» **WORK ITEM**
What you return must match the listing below exactly.

» **DATA EXTRACT**
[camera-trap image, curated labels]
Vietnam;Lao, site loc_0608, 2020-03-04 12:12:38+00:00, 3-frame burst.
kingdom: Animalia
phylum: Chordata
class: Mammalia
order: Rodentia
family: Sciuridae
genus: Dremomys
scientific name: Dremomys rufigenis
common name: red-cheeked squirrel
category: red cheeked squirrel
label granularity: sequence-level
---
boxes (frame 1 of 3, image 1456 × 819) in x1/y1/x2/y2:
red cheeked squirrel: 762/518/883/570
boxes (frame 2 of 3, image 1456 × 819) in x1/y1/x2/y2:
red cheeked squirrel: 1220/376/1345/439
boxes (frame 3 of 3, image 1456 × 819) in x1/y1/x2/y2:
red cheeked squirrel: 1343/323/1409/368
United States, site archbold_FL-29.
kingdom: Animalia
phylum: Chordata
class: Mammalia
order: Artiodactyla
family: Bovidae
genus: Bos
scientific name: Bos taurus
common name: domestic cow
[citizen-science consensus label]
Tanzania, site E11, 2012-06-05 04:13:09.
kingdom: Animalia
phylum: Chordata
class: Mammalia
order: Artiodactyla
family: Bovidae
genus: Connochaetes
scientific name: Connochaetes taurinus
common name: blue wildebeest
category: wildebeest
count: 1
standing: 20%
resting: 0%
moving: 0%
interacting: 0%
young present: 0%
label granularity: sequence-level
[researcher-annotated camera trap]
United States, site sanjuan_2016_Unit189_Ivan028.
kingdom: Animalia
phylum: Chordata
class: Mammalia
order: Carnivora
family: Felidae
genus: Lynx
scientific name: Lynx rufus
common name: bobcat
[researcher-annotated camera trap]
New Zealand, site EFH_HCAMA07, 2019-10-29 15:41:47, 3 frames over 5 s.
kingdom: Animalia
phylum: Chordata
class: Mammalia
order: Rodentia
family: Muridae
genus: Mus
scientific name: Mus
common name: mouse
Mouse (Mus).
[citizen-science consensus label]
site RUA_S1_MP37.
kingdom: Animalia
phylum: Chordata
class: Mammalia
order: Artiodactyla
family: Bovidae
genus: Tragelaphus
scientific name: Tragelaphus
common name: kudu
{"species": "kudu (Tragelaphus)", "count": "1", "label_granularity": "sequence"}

» **SOLUTION TO THE EXERCISE**
[camera-trap image, curated labels]
Vietnam;Lao, site loc_0608, 2020-03-04 12:12:38+00:00, 3-frame burst.
kingdom: Animalia
phylum: Chordata
class: Mammalia
order: Rodentia
family: Sciuridae
genus: Dremomys
scientific name: Dremomys rufigenis
common name: red-cheeked squirrel
category: red cheeked squirrel
label granularity: sequence-level
---
boxes (frame 1 of 3, image 1456 × 819) in x1/y1/x2/y2:
red cheeked squirrel: 762/518/883/570
boxes (frame 2 of 3, image 1456 × 819) in x1/y1/x2/y2:
red cheeked squirrel: 1220/376/1345/439
boxes (frame 3 of 3, image 1456 × 819) in x1/y1/x2/y2:
red cheeked squirrel: 1343/323/1409/368
United States, site archbold_FL-29.
kingdom: Animalia
phylum: Chordata
class: Mammalia
order: Artiodactyla
family: Bovidae
genus: Bos
scientific name: Bos taurus
common name: domestic cow
[citizen-science consensus label]
Tanzania, site E11, 2012-06-05 04:13:09.
kingdom: Animalia
phylum: Chordata
class: Mammalia
order: Artiodactyla
family: Bovidae
genus: Connochaetes
scientific name: Connochaetes taurinus
common name: blue wildebeest
category: wildebeest
count: 1
standing: 20%
resting: 0%
moving: 0%
interacting: 0%
young present: 0%
label granularity: sequence-level
[researcher-annotated camera trap]
United States, site sanjuan_2016_Unit189_Ivan028.
kingdom: Animalia
phylum: Chordata
class: Mammalia
order: Carnivora
family: Felidae
genus: Lynx
scientific name: Lynx rufus
common name: bobcat
[researcher-annotated camera trap]
New Zealand, site EFH_HCAMA07, 2019-10-29 15:41:47, 3 frames over 5 s.
kingdom: Animalia
phylum: Chordata
class: Mammalia
order: Rodentia
family: Muridae
genus: Mus
scientific name: Mus
common name: mouse
Mouse (Mus).
[citizen-science consensus label]
site RUA_S1_MP37.
kingdom: Animalia
phylum: Chordata
class: Mammalia
order: Artiodactyla
family: Bovidae
genus: Tragelaphus
scientific name: Tragelaphus
common name: kudu
{"species": "kudu (Tragelaphus)", "count": "1", "label_granularity": "sequence"}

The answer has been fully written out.